• TEXT EXTRACT:
<<<<

As far as Nina Olson knows, there’s no other government employee in the world quite like her.
Olson has been the National Taxpayer Advocate, an in-house IRS watchdog, for over a decade now. And while there are other agency ombudsmen, both in the U.S. and abroad, Olson says she has more tools at her disposal than anyone else in a similar position.
For one, Olson is the only IRS staffer who can make legislative recommendations to Congress without the approval of others. She sends two reports a year to Capitol Hill that higher-ups like the IRS commissioner and the Treasury secretary don’t get to review beforehand.
And through a power known as the Taxpayer Assistance Order, Olson can also direct the IRS to take a certain action or examine the case of someone being harmed by the administration of tax laws.
The agency doesn’t necessarily have to follow through on those directives, but Olson says it remains a potent device.
“You don’t want to abuse that power to give somebody a case to constrain that power,” Olson said in a more than hourlong interview with The Hill. “But on the other hand, if you don’t use that authority, why do you have it anyway?”

>>>>

• SOURCE MATERIAL:
<<<<

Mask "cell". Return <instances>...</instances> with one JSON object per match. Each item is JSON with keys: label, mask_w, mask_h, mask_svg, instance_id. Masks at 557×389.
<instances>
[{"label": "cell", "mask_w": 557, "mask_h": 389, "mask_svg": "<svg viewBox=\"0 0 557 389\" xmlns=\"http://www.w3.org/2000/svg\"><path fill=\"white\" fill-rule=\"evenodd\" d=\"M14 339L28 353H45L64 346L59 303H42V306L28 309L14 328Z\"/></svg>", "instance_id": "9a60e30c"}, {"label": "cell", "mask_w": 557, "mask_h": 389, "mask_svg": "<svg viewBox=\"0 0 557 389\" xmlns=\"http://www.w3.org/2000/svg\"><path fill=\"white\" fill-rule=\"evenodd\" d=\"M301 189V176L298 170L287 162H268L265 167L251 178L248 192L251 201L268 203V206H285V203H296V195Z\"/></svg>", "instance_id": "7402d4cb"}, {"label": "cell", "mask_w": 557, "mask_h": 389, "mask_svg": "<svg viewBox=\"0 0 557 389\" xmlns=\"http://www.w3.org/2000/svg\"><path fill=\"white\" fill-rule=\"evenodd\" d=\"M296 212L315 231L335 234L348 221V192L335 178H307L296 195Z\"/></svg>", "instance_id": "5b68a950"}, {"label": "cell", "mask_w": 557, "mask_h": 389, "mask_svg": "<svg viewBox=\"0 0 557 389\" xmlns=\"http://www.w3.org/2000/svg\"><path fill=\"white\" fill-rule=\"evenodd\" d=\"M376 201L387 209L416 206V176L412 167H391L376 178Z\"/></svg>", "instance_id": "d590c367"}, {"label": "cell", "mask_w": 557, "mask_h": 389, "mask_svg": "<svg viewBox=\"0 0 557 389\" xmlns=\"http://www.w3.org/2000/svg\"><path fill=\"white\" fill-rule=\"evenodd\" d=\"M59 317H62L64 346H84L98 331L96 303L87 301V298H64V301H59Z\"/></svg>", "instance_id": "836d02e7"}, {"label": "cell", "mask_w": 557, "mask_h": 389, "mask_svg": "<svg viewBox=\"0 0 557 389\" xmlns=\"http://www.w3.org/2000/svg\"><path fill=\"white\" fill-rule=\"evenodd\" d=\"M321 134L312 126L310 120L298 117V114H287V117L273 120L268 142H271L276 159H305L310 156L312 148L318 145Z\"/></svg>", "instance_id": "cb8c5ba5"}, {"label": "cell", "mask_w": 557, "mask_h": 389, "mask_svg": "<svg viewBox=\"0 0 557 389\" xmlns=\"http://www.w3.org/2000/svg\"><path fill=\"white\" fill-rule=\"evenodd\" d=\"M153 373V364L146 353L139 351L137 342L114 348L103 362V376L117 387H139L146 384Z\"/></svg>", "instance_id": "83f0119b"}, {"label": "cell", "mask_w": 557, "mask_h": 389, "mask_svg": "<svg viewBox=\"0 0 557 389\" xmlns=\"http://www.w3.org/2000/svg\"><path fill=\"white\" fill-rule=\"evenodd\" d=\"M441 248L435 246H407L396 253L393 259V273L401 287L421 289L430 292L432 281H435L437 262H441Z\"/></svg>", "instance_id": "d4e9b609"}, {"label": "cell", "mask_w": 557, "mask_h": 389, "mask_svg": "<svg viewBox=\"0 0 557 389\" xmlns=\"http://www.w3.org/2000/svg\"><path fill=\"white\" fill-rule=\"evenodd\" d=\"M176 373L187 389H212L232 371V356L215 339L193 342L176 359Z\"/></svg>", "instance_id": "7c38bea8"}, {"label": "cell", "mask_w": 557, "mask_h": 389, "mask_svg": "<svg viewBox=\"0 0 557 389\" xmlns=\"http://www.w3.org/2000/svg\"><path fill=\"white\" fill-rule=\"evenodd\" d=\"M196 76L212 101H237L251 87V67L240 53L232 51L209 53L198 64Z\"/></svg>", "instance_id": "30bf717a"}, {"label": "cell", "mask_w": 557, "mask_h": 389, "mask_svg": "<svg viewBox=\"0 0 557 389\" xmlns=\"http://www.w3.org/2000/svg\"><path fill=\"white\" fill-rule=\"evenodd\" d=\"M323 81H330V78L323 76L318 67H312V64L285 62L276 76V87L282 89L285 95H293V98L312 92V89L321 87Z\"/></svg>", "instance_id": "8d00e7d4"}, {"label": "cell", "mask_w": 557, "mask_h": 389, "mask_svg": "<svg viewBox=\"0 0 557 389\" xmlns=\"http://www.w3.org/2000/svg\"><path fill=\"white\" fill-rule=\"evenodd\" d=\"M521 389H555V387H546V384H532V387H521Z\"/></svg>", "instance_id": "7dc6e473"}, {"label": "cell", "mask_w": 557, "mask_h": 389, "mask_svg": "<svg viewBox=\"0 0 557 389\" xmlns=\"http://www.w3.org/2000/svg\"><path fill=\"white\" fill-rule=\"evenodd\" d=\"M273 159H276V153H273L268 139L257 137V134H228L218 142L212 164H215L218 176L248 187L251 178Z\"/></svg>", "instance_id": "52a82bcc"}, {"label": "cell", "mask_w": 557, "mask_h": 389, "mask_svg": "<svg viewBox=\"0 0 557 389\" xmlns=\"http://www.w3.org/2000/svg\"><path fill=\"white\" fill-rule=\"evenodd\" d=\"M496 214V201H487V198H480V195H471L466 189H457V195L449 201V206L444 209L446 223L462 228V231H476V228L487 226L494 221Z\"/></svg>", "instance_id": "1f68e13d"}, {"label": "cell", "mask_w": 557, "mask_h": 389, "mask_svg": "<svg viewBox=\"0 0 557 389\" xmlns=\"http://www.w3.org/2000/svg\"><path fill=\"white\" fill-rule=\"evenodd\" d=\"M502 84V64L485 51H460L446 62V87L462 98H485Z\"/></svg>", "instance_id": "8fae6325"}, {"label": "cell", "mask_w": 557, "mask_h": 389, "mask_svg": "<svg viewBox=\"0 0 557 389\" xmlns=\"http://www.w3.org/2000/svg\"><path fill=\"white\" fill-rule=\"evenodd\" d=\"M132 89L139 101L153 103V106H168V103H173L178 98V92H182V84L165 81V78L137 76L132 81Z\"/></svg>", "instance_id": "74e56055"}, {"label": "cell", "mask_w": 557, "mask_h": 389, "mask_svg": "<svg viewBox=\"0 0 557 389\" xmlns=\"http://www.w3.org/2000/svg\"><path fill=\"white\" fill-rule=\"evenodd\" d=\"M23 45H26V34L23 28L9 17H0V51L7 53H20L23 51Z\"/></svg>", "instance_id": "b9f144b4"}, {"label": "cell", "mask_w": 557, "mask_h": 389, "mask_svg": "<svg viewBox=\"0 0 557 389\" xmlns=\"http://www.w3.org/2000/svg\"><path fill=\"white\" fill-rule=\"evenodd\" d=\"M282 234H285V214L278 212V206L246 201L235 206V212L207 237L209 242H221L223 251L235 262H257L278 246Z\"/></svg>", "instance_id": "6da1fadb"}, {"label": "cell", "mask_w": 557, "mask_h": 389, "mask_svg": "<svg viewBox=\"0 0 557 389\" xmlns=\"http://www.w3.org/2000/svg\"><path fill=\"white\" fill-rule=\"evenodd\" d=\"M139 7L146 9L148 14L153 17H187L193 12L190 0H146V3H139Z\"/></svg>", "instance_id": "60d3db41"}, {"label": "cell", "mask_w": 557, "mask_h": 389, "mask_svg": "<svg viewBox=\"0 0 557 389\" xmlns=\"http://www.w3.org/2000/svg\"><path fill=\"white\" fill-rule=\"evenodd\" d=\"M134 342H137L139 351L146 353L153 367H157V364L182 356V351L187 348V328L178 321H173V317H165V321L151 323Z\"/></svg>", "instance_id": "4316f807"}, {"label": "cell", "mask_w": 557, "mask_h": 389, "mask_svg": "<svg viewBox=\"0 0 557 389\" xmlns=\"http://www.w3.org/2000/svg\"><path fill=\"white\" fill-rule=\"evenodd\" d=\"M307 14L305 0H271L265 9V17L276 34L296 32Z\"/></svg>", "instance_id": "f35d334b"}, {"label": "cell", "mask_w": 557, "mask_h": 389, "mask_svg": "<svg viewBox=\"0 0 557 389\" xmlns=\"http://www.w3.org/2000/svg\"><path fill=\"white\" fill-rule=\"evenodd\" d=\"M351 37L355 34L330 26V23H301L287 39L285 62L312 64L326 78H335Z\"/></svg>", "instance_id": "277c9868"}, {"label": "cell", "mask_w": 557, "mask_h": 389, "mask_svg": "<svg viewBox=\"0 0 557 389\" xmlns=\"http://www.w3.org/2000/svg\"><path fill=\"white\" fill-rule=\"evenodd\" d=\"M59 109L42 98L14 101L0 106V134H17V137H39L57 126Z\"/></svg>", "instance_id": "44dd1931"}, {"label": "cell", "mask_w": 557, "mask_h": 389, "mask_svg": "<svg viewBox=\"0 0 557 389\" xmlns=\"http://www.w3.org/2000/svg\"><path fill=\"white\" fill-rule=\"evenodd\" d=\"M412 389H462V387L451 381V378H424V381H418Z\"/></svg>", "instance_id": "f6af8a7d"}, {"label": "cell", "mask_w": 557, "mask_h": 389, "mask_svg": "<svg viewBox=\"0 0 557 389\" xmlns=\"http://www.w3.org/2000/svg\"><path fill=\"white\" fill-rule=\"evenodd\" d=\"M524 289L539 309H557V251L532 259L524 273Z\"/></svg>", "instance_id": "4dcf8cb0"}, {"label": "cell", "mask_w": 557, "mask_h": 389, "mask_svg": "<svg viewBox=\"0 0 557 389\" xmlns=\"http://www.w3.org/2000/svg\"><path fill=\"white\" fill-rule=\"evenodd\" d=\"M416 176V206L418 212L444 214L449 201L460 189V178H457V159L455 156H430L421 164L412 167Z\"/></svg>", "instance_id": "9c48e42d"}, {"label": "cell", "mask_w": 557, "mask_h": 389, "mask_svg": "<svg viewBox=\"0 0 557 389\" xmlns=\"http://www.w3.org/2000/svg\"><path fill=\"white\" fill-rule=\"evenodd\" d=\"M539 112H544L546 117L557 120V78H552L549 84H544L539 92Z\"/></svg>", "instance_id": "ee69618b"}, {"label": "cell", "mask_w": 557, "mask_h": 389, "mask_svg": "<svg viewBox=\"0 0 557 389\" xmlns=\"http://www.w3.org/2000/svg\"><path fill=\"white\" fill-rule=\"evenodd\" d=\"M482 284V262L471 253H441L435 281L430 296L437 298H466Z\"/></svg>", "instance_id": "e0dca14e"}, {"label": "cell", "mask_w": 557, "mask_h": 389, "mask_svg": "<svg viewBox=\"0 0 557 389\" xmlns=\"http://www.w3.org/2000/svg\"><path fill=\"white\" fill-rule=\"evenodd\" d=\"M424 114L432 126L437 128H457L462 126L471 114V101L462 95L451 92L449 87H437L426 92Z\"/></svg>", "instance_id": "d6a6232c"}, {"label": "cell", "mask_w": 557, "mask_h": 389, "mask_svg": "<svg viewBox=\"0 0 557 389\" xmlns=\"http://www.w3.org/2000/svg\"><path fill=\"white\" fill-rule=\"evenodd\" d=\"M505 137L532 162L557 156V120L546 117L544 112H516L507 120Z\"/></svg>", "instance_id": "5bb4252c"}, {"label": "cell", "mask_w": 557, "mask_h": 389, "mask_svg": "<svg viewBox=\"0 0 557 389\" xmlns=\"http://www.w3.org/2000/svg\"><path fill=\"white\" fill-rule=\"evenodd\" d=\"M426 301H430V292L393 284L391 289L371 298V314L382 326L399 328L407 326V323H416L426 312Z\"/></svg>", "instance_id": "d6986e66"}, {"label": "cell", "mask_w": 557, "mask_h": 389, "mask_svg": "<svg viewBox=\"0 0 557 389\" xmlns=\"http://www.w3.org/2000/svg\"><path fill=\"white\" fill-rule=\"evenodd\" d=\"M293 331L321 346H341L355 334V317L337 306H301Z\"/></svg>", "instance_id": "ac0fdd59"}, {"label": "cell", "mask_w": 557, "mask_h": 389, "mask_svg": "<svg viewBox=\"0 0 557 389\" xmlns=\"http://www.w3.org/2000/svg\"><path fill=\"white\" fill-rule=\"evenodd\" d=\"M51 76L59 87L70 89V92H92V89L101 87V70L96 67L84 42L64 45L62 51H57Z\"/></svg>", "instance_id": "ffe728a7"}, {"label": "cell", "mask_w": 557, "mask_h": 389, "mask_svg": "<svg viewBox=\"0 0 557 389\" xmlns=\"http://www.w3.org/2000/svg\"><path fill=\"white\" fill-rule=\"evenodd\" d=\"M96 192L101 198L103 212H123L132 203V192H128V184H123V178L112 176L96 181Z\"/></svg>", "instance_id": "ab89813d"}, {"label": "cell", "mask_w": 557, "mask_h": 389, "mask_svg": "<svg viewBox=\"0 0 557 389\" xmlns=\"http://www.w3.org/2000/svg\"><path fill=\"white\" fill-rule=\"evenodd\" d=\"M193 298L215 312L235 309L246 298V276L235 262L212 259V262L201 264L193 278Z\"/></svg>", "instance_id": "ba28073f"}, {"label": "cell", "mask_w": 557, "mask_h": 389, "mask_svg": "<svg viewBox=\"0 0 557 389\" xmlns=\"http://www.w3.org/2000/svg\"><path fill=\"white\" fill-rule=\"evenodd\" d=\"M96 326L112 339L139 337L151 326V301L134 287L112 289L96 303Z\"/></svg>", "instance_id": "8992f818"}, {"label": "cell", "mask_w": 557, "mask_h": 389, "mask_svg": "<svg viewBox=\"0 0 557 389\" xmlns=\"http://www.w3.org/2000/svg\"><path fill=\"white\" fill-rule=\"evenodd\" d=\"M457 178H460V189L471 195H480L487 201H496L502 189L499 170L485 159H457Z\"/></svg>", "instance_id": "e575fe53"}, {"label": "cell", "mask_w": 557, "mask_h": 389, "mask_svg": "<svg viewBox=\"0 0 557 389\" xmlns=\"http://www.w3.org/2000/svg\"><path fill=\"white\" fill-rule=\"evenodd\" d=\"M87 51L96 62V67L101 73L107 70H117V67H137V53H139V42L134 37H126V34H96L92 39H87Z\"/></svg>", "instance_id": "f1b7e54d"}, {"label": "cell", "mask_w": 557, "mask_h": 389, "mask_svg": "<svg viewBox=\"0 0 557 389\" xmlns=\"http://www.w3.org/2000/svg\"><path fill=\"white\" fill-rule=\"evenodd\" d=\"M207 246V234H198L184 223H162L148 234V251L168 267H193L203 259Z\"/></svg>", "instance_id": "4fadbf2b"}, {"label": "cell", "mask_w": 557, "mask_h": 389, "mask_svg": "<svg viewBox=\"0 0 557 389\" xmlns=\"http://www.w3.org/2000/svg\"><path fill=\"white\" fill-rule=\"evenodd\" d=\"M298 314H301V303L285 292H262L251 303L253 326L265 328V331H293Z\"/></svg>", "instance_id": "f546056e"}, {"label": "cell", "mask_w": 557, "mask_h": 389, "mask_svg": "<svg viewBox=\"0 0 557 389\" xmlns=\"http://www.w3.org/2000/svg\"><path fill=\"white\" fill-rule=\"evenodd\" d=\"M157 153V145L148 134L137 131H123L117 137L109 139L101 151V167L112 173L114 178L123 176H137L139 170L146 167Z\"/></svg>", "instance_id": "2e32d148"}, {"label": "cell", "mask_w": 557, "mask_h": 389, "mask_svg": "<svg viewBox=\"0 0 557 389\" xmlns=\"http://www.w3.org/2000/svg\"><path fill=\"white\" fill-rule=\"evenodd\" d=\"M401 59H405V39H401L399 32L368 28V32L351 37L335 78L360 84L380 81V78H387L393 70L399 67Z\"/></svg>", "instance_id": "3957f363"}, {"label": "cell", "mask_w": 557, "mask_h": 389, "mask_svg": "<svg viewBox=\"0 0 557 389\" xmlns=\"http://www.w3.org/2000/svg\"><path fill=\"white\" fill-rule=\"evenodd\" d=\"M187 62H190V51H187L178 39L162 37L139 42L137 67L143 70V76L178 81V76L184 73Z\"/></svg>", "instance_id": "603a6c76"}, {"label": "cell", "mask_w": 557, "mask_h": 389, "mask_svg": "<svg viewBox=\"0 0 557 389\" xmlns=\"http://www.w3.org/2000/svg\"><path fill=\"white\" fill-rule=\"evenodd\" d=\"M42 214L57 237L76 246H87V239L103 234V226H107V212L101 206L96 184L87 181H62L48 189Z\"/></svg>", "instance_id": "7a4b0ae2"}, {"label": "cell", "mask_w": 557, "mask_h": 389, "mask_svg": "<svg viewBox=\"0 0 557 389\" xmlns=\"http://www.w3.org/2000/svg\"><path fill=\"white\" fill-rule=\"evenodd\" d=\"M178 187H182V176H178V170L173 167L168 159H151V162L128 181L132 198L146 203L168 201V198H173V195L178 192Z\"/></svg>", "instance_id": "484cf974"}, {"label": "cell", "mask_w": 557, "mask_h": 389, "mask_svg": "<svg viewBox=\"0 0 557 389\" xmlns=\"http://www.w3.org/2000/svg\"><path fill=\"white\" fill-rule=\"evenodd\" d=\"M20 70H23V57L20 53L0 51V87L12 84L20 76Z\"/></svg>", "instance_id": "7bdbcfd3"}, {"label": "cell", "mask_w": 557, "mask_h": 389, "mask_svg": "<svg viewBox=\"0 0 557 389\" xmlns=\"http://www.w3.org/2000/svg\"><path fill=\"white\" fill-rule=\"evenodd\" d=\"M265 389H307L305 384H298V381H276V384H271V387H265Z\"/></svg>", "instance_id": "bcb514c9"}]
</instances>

>>>>

• WHAT TO DO:
A: In the article on the National Taxpayer Advocate, how many reports does Olson send to Capitol Hill each year?
B: Translate this sentence from the article on the National Taxpayer Advocate into Spanish: "The agency doesn’t necessarily have to follow through on those directives, but Olson says it remains a potent device."

• IN RESPONSE:
A: Two reports a year.

B: La agencia no está necesariamente obligada a cumplir esas directivas, pero Olson dice que sigue siendo un instrumento poderoso.